“There’s no way they’re going to run coal trains through the city of Seattle. There aren’t enough police to keep those tracks cleared day after day after day.” As reported by The Seattle Times, environmental activist Bill McKibben headlined a protest in Seattle on September 21, 2013, vowing to block coal export terminals on the West Coast.
Coal mining companies have proposed to build several export terminals in Washington and Oregon to ship coal to energy hungry countries in Asia. However, the projects have run into fierce local opposition. Plans to build six terminals in the Pacific Northwest have been scaled back to only three.
Trains would carry coal from the Powder River Basin in Montana and Wyoming to the coast in Washington and Oregon. The trains would consist of 150 uncovered cars full of coal, stretching about 1.5 miles, with as many as nine trains making the trip each day. Two export facilities in Washington would ship a combined 90 million tons of coal each year, with an Oregon port shipping an additional 9 million tons annually. Local communities are concerned about increased traffic, accidents, and pollution blown off from the uncovered cars.
Facing an increasingly unprofitable market within the United States, coal companies are looking overseas, but would need new export terminals on the West Coast. Domestic demand for coal will likely undergo a long period of decline. The Environmental Protection Agency released its proposed greenhouse gas limits on new power plants on September 20. The proposed rules would effectively make building a new coal-fired power plant impossible, without costly carbon capture technology. The EPA is expected to come out with much more significant regulations on existing power plants next year.
Coal companies are trying to reach countries like China, which alone consumes almost as much coal as the rest of the world combined.
Yet, there are signs that even the rapidly growing Chinese market for coal may be plateauing.

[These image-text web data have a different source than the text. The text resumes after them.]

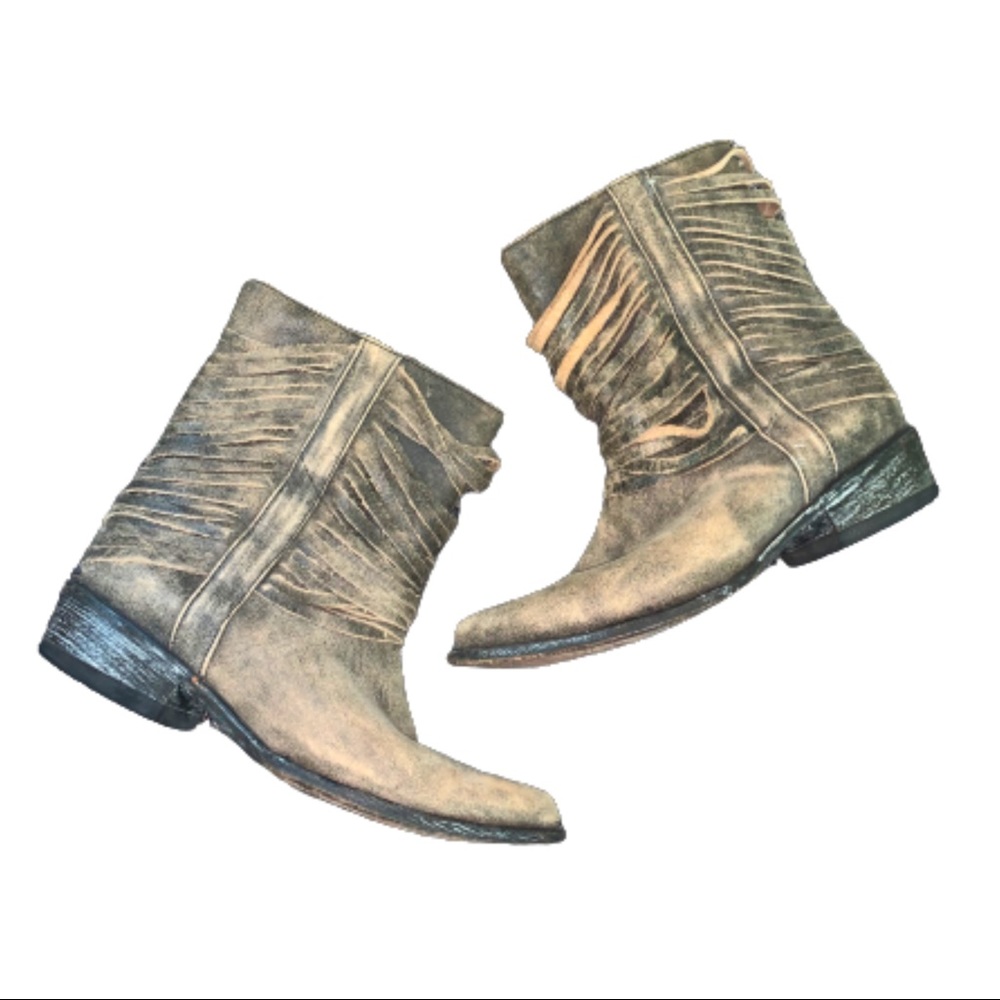 Matisse cowgirl booties!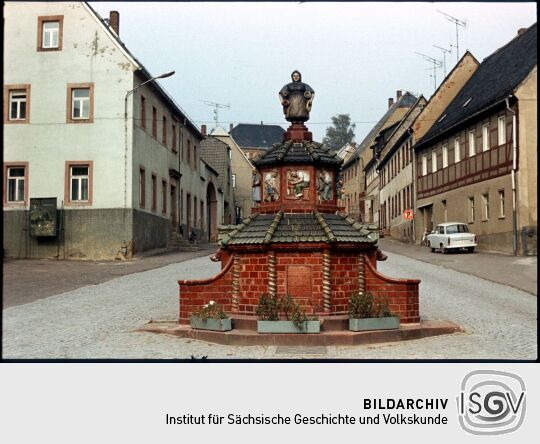 Töpferbrunnen in Kohren-Sahlis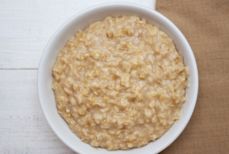 Как приготовить овсянку просто, полезно и вкусно — это не каша и даже не овсяноблин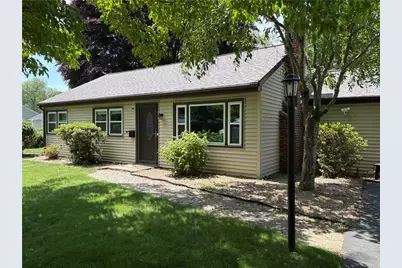 7 Hemlock Drive, Barrington, RI 02806 - Photo 1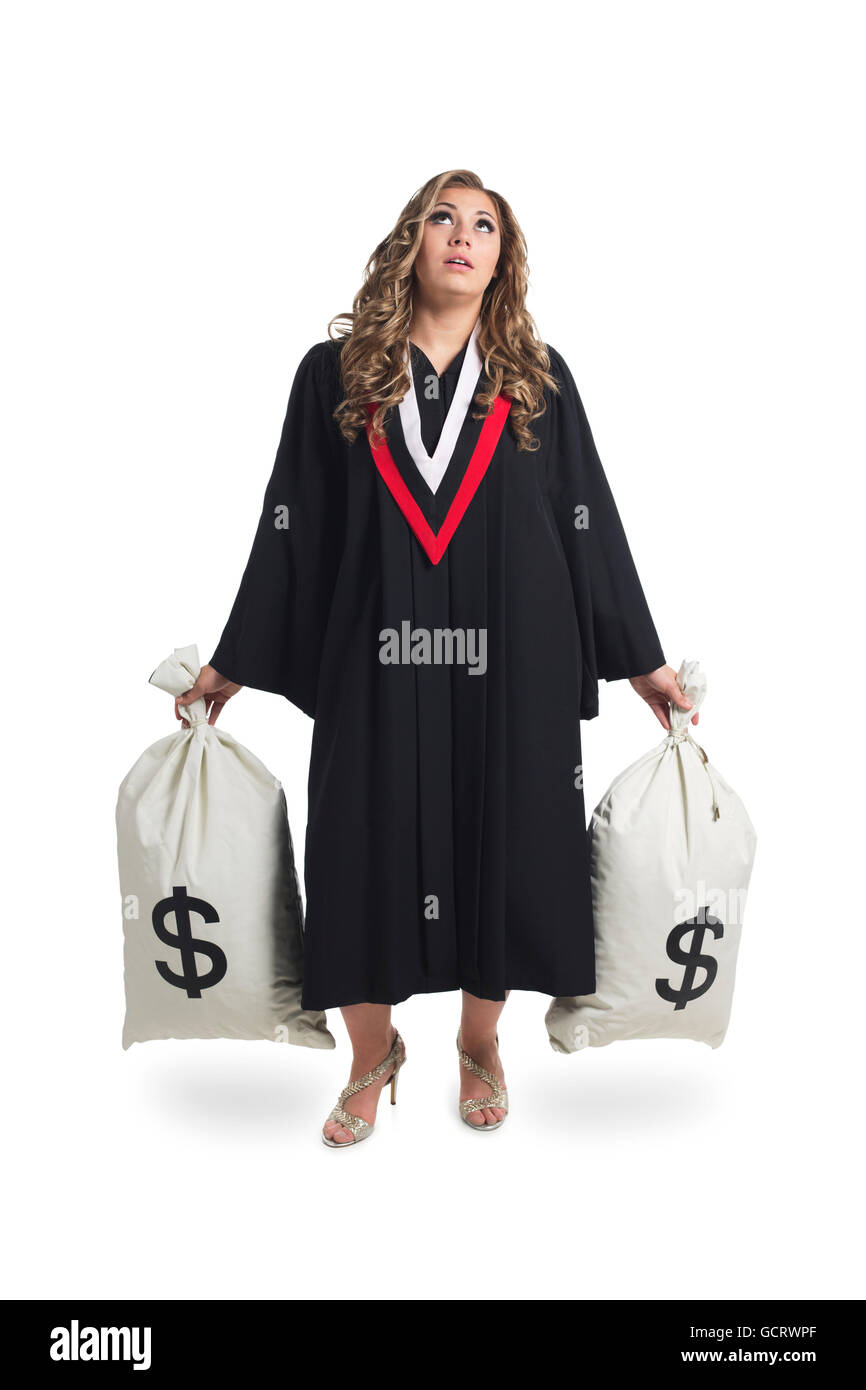 Giovane donna di laurea azienda sacchi di denaro a simboleggiare i costi della sua educazione; Edmonton, Alberta, Canada Foto Stock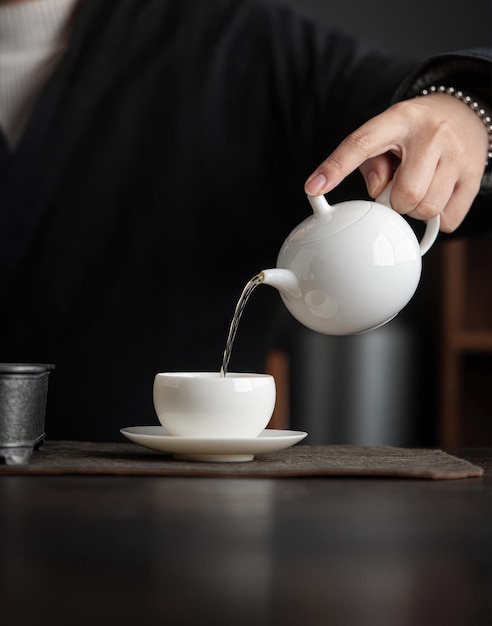 Una donna che versa il tè in una tazza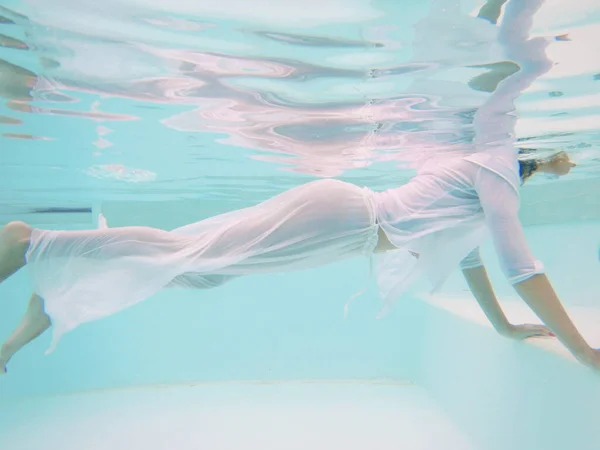 Zwembad Vrouw Lichaam Ontspannen Onder Water — Stockfoto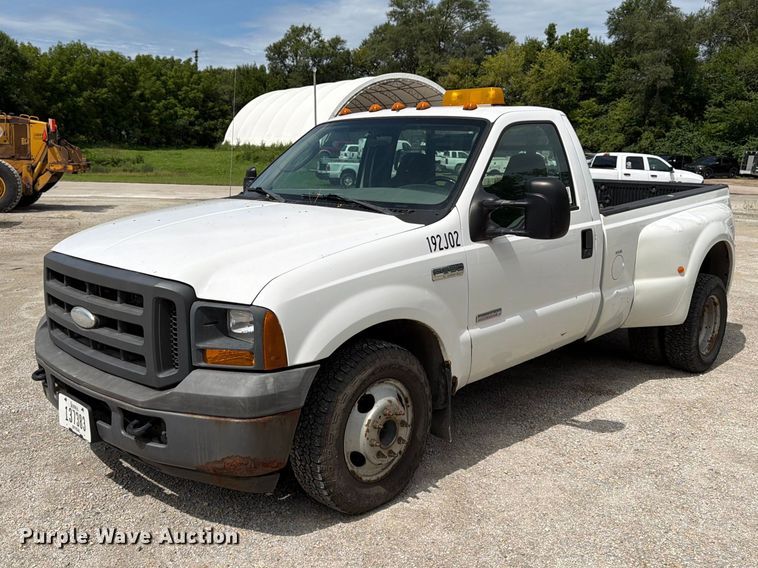 2005 Ford F350 Super Duty pickup truck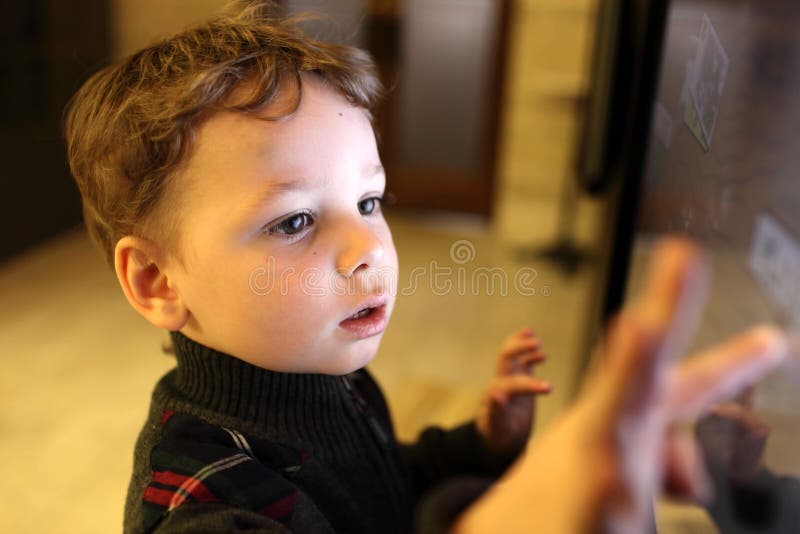 Kind unter Verwendung des Touch Screen stockbilder Kind unter Verwendung des Touch Screen stockbilder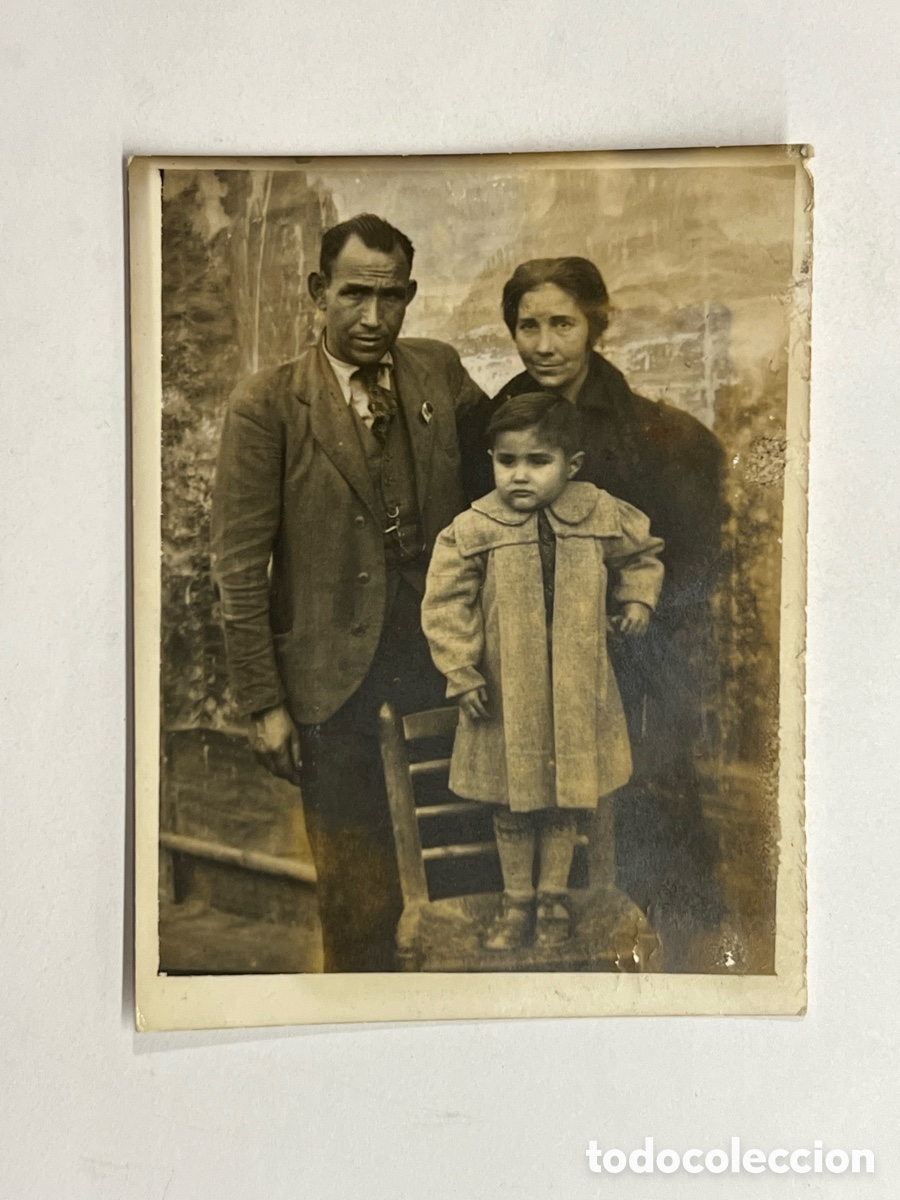 Fotograf&iacute;a antigua: MINUTEROS.. la fotograf&iacute;a al alcance de todos.. Familia un Domingo de ma&ntilde;ana .. (h.1940?)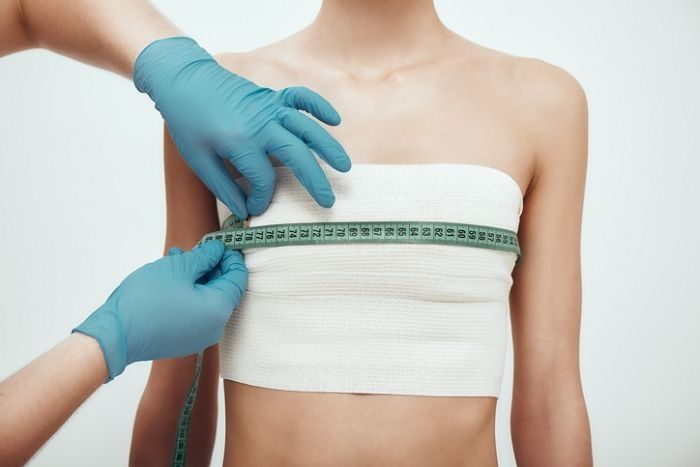친구가 가슴수술 하더니 커플모임에 ‘가슴골’ 드러나는 옷만 입고 나옵니다
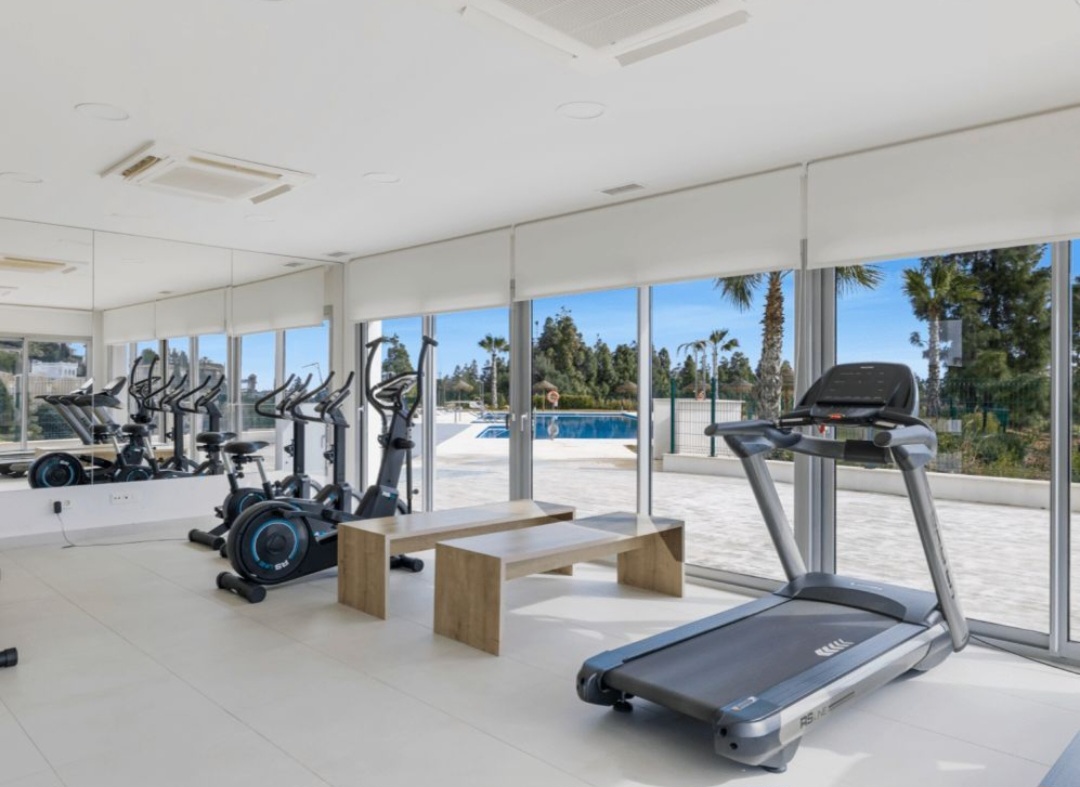 Exclusivo apartamento de lujo prácticamente nuevo con espectacular jardín privado de 128 m²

According to a July 2013 report from Goldman Sachs, coal consumption in China will only grow by one percent a year from 2013-2017. That is a significant decline from the seven percent annual growth rate over the last five years. The recent slowdown in the Chinese economy is partly to blame, however. China is also making large investments in renewable energy and even hopes to kick off a greenhouse gas emissions trading program in 2015. These trends are colluding to close the window on the profitability of coal exports, according to Goldman Sachs.
In Washington State, local opposition is the most immediate threat to the coal export terminals. Washington environmental groups and indigenous tribes have organized against the projects. Political leaders are also hardening against exports – the September 21 rally featured
, who has made his opposition to coal exports a central pillar of his reelection campaign.
Opponents of coal export terminals scored a significant victory in July when the Washington Department of Ecology issued a wide range of requirements for the environmental impact statement (EIS) for the projects. The EIS will include the impact of coal exports on global climate change, a higher level of scrutiny than the coal companies wanted. In June, the U.S. Army Corps of Engineers decided not to include climate change impacts.
The combination of environmental regulations, slowing demand for coal overseas, and strong opposition against coal exports in the Pacific Northwest have already scuttled half of the proposed six projects – and may yet kill off the remaining three.